Inhalt des Datensatzes:
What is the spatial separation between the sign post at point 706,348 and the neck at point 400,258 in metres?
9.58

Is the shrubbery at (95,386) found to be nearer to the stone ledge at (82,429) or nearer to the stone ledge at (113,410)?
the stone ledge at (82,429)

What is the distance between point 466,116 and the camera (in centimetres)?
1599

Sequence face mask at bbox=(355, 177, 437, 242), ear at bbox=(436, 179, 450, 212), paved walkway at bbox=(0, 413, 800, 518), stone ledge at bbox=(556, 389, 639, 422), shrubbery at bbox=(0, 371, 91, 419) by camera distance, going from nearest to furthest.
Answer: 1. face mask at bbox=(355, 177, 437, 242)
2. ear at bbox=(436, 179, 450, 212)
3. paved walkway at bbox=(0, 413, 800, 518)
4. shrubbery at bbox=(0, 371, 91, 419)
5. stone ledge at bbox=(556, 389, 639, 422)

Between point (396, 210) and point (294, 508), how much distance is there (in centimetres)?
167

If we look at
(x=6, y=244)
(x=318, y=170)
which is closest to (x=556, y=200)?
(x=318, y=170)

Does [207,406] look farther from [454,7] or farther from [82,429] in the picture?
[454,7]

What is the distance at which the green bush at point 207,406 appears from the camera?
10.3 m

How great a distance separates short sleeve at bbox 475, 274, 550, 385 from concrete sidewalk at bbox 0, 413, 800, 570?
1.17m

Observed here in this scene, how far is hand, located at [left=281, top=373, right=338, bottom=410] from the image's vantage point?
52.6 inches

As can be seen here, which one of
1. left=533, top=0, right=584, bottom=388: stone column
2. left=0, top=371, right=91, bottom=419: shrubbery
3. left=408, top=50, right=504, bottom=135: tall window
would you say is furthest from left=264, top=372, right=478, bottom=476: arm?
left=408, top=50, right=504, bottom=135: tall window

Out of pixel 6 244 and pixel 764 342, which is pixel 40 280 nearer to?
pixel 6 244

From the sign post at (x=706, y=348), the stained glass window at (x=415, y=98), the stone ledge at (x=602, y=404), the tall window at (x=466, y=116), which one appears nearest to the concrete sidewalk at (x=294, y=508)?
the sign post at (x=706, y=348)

Kurze Übung: Schreiben Sie die gesamte Auflistung oben Zeile für Zeile unverändert ab.

Das Ergebnis:
What is the spatial separation between the sign post at point 706,348 and the neck at point 400,258 in metres?
9.58

Is the shrubbery at (95,386) found to be nearer to the stone ledge at (82,429) or nearer to the stone ledge at (113,410)?
the stone ledge at (82,429)

What is the distance between point 466,116 and the camera (in centimetres)?
1599

Sequence face mask at bbox=(355, 177, 437, 242), ear at bbox=(436, 179, 450, 212), paved walkway at bbox=(0, 413, 800, 518), stone ledge at bbox=(556, 389, 639, 422), shrubbery at bbox=(0, 371, 91, 419) by camera distance, going from nearest to furthest.
Answer: 1. face mask at bbox=(355, 177, 437, 242)
2. ear at bbox=(436, 179, 450, 212)
3. paved walkway at bbox=(0, 413, 800, 518)
4. shrubbery at bbox=(0, 371, 91, 419)
5. stone ledge at bbox=(556, 389, 639, 422)

Between point (396, 210) and point (294, 508), how much distance is there (in centimetres)?
167

If we look at
(x=6, y=244)
(x=318, y=170)
which is closest to (x=556, y=200)?
(x=318, y=170)

Does [207,406] look farther from [454,7] or farther from [82,429] in the picture?
[454,7]

What is the distance at which the green bush at point 207,406 appears from the camera?
10.3 m

How great a distance separates short sleeve at bbox 475, 274, 550, 385 from concrete sidewalk at bbox 0, 413, 800, 570?
1.17m

Observed here in this scene, how far is hand, located at [left=281, top=373, right=338, bottom=410] from the image's vantage point?
52.6 inches

As can be seen here, which one of
1. left=533, top=0, right=584, bottom=388: stone column
2. left=0, top=371, right=91, bottom=419: shrubbery
3. left=408, top=50, right=504, bottom=135: tall window
would you say is furthest from left=264, top=372, right=478, bottom=476: arm?
left=408, top=50, right=504, bottom=135: tall window

Out of pixel 6 244 and pixel 764 342, which is pixel 40 280 nearer to?
pixel 6 244

From the sign post at (x=706, y=348), the stained glass window at (x=415, y=98), the stone ledge at (x=602, y=404), the tall window at (x=466, y=116), which one appears nearest to the concrete sidewalk at (x=294, y=508)?
the sign post at (x=706, y=348)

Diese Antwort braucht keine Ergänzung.